Example: “Although we have proven that the moon is not made of spare ribs, we have not proven that its core cannot be filled with them; therefore, the moon’s core is filled with spare ribs.”

This is precisely the “logic” behind the assertion, thundered Monday night by Rudy Giuliani among others (and hey, I want some of what he was on!), that Hillary Clinton lied to the faces of the Benghazi families. This is a line that took on a life of its own shortly after the tragedy happened on Sept. 11, 2012. It has been repeated ever since and it will continue to be repeated until the end of time precisely for the above reason: It can’t be disproven, so, knowing that evil Hillary, it must be true.

The GOP version is this: On Sept. 14, 2012, at Joint Base Andrews outside of Washington, Clinton and President Obama met with family members of the four men killed in the Benghazi attack. Clinton is said to have lied in this meeting because she blamed the infamous video Innocence of Muslims for the attack. It was later demonstrated that the video had little to do with the attack, although debate over what role, if any, it played continues to this day.

Of course, the fact-checkers have looked into it, and they’ve found no evidence to support the claim that Clinton lied. Politifact recounted the whole “controversy” in great detail, and found that some family members say Clinton mentioned the video, while others (Clinton included) don’t remember it that way. But Politifact emphasizes that even if she did blame the video for the deaths, calling that a deliberate lie is unsupported by any chain of facts. A clearer picture came into focus the following day, Sept. 15.

The Washington Post’s Glenn Kessler looked into it too, after Marco Rubio called Clinton a liar in a debate last fall. Kessler gave Rubio only two Pinocchios out of four because of the conflicting accounts of what was said in the meeting and the confusion at the time in intelligence circles about what was behind the attack, but Kessler concluded that Rubio “does not have enough evidence to label Clinton a liar.”

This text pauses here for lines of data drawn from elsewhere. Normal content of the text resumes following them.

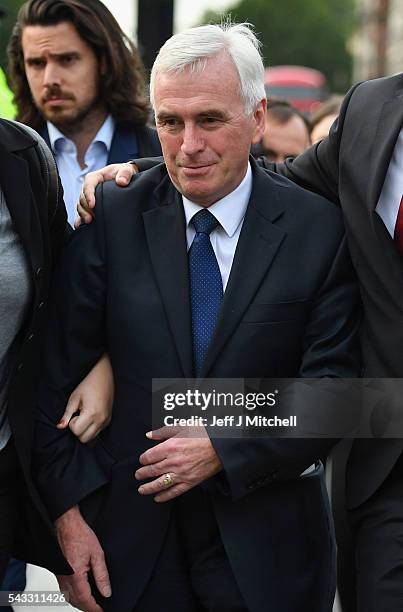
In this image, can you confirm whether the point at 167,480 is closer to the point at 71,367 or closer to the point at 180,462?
the point at 180,462

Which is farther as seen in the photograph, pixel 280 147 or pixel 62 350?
pixel 280 147

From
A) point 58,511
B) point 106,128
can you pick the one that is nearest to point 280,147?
point 106,128

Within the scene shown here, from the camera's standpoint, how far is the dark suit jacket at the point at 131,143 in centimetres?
578

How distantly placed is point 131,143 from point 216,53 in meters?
2.09

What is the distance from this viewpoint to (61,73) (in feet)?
18.9

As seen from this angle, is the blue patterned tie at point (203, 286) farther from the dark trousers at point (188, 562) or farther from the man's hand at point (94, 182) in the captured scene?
the dark trousers at point (188, 562)

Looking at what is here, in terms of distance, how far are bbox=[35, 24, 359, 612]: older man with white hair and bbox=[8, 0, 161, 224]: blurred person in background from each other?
1.84 m

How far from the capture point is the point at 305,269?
12.7 ft

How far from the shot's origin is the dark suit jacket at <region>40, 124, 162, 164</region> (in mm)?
5777

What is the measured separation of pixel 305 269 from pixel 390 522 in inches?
33.0

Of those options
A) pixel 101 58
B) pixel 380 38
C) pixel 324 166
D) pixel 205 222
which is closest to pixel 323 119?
pixel 101 58

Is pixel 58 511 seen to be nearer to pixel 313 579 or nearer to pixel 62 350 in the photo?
pixel 62 350

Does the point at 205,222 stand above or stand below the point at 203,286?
above

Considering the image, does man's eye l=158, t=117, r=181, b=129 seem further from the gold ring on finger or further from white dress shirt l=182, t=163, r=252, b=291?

Obviously, the Kool-Aid caucus has a ready answer for this, which is that Politifact and The Washington Post are both in on the pro-Clinton conspiracy. Because that conspiracy’s tentacles reach everywhere, you see. Paul Manafort even said on CNN this morning that Hillary is behind the Melania plagiarism thing. Next thing, Clinton will be revealed to have been behind the Turkish coup. Incredibly, a Google search for “Clinton behind coup in Turkey” didn’t turn up much, though Fetullah Gulen’s expressed admiration for Clinton has been noted with suspicion in some quarters.

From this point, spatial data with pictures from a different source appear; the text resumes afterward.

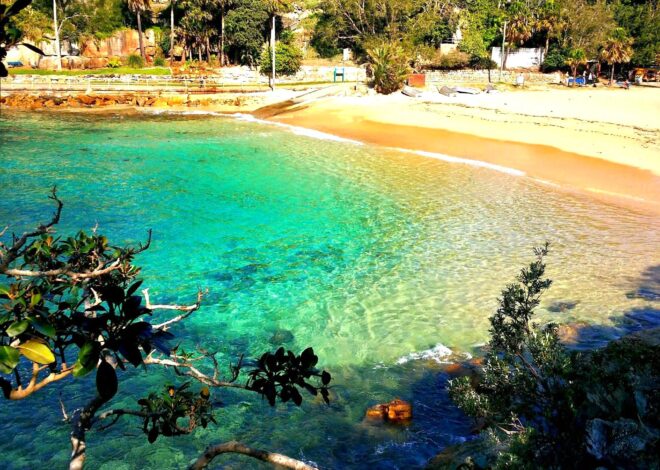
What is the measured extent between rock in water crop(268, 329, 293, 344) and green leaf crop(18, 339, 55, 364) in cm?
679

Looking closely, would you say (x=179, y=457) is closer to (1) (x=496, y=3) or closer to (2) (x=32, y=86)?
(2) (x=32, y=86)

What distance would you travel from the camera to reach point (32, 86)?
4606cm

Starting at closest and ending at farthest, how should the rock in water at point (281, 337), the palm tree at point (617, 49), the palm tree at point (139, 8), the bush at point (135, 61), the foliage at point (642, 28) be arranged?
1. the rock in water at point (281, 337)
2. the palm tree at point (139, 8)
3. the bush at point (135, 61)
4. the palm tree at point (617, 49)
5. the foliage at point (642, 28)

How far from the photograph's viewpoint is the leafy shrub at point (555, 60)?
5702cm

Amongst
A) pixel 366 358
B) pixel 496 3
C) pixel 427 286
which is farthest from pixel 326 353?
pixel 496 3

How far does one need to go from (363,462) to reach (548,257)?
853cm

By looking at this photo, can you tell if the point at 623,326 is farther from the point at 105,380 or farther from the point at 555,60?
the point at 555,60

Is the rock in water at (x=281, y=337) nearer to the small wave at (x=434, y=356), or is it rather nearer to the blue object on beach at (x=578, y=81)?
the small wave at (x=434, y=356)

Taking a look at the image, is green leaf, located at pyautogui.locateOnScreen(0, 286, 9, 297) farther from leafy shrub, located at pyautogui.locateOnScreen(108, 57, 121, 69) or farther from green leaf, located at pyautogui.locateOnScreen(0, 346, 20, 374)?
leafy shrub, located at pyautogui.locateOnScreen(108, 57, 121, 69)

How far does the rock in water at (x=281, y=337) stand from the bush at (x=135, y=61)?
51673 mm

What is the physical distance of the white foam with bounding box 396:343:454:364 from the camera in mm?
8523

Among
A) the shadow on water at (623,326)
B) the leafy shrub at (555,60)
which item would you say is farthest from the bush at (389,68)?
the shadow on water at (623,326)

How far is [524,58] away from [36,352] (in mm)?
→ 64730

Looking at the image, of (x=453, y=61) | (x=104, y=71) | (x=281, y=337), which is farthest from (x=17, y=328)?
(x=453, y=61)
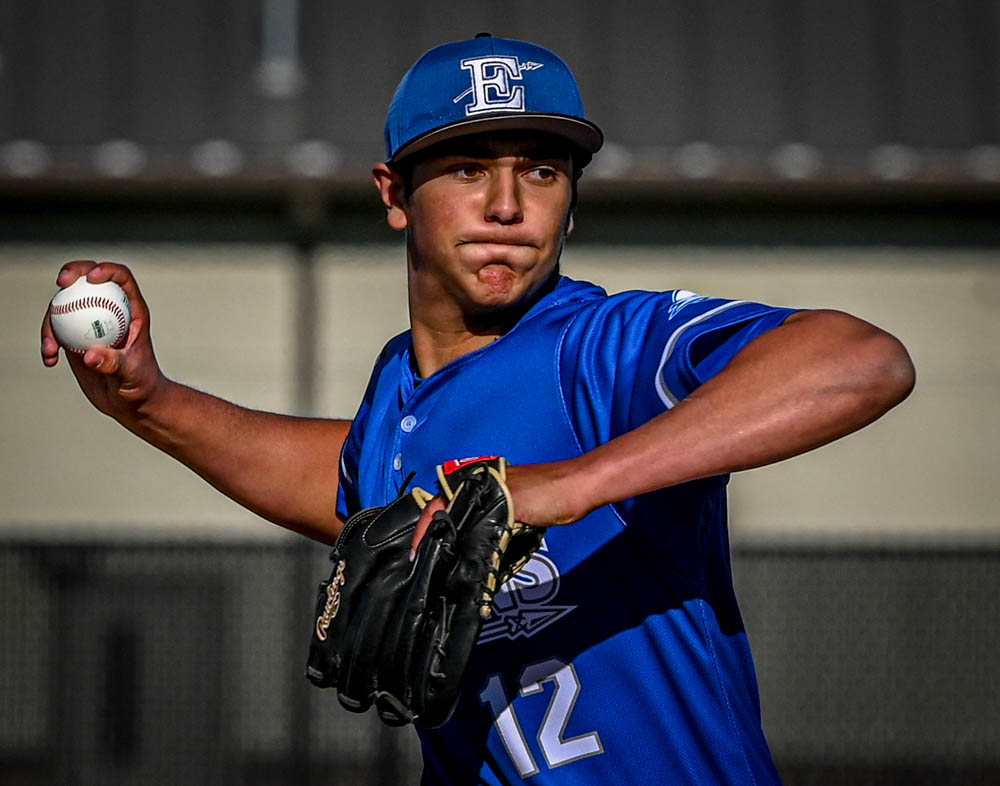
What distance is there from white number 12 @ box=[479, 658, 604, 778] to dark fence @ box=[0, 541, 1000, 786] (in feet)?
13.9

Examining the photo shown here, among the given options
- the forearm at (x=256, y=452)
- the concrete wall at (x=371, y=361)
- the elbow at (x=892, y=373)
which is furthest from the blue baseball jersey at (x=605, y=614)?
the concrete wall at (x=371, y=361)

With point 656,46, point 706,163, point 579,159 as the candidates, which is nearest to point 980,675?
point 706,163

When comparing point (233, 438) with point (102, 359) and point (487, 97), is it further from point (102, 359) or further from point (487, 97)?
point (487, 97)

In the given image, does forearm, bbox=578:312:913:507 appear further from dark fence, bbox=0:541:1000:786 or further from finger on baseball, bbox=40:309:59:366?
dark fence, bbox=0:541:1000:786

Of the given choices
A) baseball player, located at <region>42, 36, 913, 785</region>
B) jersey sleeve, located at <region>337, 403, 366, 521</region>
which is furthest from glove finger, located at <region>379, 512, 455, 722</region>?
jersey sleeve, located at <region>337, 403, 366, 521</region>

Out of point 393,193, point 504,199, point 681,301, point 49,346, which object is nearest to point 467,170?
point 504,199

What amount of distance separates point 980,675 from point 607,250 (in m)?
3.51

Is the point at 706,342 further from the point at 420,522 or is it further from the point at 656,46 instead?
the point at 656,46

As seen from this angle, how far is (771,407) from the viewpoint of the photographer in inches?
73.5

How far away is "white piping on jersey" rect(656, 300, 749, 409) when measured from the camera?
6.86 feet

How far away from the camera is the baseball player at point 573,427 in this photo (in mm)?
1912

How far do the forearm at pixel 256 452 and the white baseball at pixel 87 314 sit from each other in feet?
0.75

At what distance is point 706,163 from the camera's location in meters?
7.82

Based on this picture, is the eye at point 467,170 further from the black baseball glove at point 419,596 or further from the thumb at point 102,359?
the thumb at point 102,359
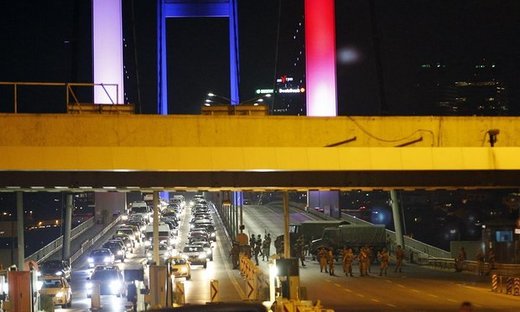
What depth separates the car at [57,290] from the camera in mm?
31234

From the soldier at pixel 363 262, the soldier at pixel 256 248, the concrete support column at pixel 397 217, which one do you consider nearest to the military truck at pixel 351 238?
the concrete support column at pixel 397 217

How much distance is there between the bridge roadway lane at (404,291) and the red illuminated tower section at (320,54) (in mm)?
9619

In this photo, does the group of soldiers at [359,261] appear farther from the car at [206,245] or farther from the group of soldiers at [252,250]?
the car at [206,245]

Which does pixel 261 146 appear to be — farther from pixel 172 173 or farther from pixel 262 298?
pixel 262 298

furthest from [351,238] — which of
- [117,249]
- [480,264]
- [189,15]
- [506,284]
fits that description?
[189,15]

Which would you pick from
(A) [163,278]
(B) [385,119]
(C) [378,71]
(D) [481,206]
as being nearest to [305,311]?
(A) [163,278]

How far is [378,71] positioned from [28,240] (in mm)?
81205

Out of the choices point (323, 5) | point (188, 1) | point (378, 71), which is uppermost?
point (188, 1)

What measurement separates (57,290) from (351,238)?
28.9 meters

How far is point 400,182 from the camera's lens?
27484 millimetres

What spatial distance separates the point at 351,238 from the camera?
57562 mm

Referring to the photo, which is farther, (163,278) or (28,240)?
(28,240)

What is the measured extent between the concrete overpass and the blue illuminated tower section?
278 feet

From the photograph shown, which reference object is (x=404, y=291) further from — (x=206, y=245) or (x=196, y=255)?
(x=206, y=245)
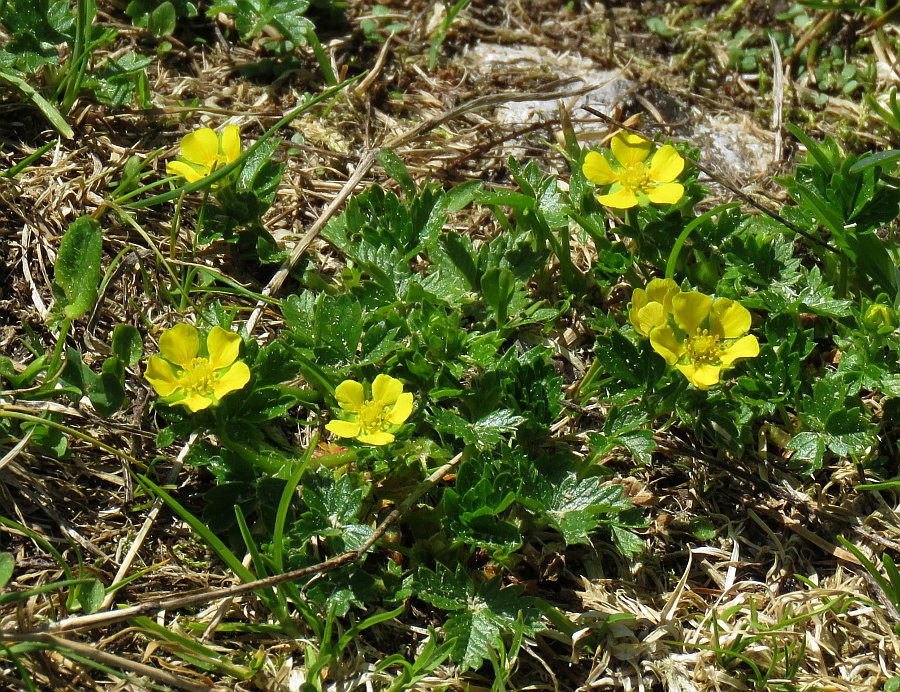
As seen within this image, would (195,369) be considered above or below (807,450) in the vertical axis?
above

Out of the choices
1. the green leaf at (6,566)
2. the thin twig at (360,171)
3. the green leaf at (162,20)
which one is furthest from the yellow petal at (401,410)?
the green leaf at (162,20)

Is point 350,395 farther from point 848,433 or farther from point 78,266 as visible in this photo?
point 848,433

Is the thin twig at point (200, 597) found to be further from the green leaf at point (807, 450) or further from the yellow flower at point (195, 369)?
the green leaf at point (807, 450)

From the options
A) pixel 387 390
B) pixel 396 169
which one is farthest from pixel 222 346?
pixel 396 169

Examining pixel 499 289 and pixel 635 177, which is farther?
pixel 635 177

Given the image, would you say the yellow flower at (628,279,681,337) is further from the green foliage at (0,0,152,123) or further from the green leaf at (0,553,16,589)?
the green foliage at (0,0,152,123)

I won’t go into detail rebutting the Rubio-Giuliani argument. Follow the links above if you want that. This column is about argument from ignorance. It’s the basis of about 80 or 85 percent of the Clinton “scandals” you’ve read about over the years. Not 100 percent. Hillary brought the email thing on herself. But surely 80 or 85.

Take an ambiguous set of facts. Add in some innuendo. Arrange the facts in the most suspicious-seeming way. Then level an allegation that cannot be disproven. Then try to convert the allegation into “fact” by constant repetition. Then get either a highly partisan special prosecutor (Ken Starr) or a hyper-politicized congressional committee—or in fact several of them!—to spend many millions of taxpayer dollars and wreck any number of salaried staffers’ lives to try to emboss some seal of officialdom on the created “fact.”

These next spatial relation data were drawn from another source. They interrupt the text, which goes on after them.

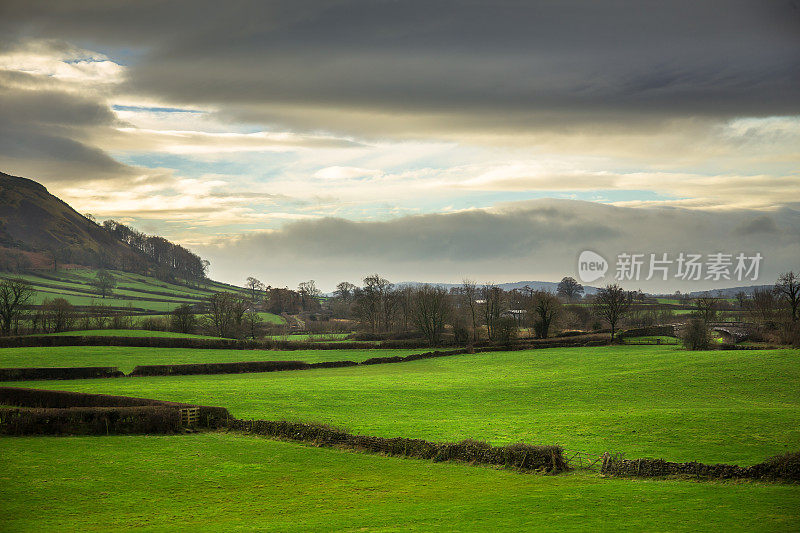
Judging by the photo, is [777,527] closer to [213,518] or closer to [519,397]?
[213,518]

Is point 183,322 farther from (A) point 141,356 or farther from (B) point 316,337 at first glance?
(A) point 141,356

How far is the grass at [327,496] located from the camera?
19906 millimetres

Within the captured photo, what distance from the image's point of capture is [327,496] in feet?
80.9

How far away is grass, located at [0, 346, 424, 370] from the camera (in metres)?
70.8

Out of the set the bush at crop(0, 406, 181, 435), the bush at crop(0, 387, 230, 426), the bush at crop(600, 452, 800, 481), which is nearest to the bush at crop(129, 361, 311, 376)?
the bush at crop(0, 387, 230, 426)

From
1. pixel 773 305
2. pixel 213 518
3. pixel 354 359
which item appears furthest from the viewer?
pixel 773 305

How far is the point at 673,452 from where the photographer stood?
1168 inches

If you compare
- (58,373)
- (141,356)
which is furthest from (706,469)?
(141,356)

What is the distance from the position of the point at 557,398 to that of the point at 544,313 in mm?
51931

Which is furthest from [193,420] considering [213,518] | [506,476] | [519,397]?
[519,397]

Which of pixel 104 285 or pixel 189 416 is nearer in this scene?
pixel 189 416

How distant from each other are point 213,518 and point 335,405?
83.2ft

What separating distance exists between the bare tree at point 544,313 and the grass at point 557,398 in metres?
20.6

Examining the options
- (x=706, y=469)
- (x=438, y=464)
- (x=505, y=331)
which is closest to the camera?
(x=706, y=469)
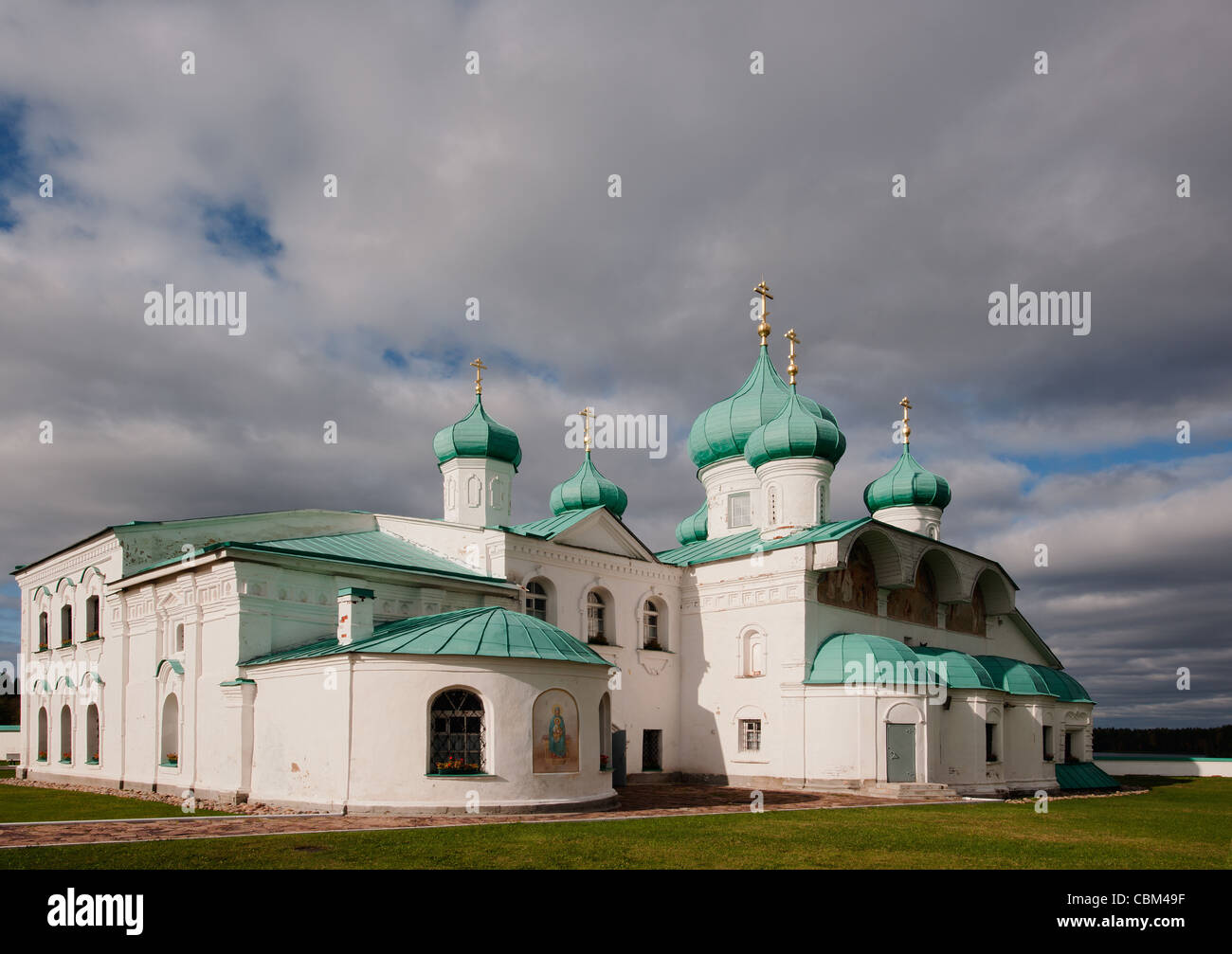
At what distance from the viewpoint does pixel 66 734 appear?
82.8 feet

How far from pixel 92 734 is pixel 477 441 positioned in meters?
11.4

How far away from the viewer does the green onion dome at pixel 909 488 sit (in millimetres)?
31984

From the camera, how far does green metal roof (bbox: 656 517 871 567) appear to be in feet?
79.8

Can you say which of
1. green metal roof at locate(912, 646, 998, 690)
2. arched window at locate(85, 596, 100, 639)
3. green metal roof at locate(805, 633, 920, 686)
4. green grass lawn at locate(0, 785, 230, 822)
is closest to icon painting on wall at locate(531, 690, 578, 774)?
green grass lawn at locate(0, 785, 230, 822)

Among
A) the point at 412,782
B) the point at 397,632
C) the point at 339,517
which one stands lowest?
the point at 412,782

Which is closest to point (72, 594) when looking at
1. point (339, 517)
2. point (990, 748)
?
point (339, 517)

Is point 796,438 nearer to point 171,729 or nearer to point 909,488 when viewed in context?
point 909,488

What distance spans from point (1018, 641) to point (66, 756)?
2768cm

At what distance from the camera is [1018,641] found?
32.5 m

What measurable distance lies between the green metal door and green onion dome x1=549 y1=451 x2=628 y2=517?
12.4 meters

It’s all argument from ignorance. It is separate and distinct from the usual political b.s. that both parties do and that all political parties have done since the beginning of political parties. This includes exaggeration, embellishment, obfuscation, and unfair distortion of an opponents’ words and record. Everybody does that all the time. And sometimes people tell outright lies.

But trying to convert an allegation that can’t be disproven into fact isn’t something everyone does. It’s a specialty of the right in this country, from Joe McCarthy to Trey Gowdy. And we’re going to hear more of it tonight, as Chris Christie bumbles his way to the podium. Fortunately, it seems that most Americans aren’t buying the idea that a secretary of state, even that one, would sit there and lie right to the faces of grieving family members. You have to believe she’s utterly inhuman.

Which, come to think of it, can’t be disproven. You ever seen her X-rays?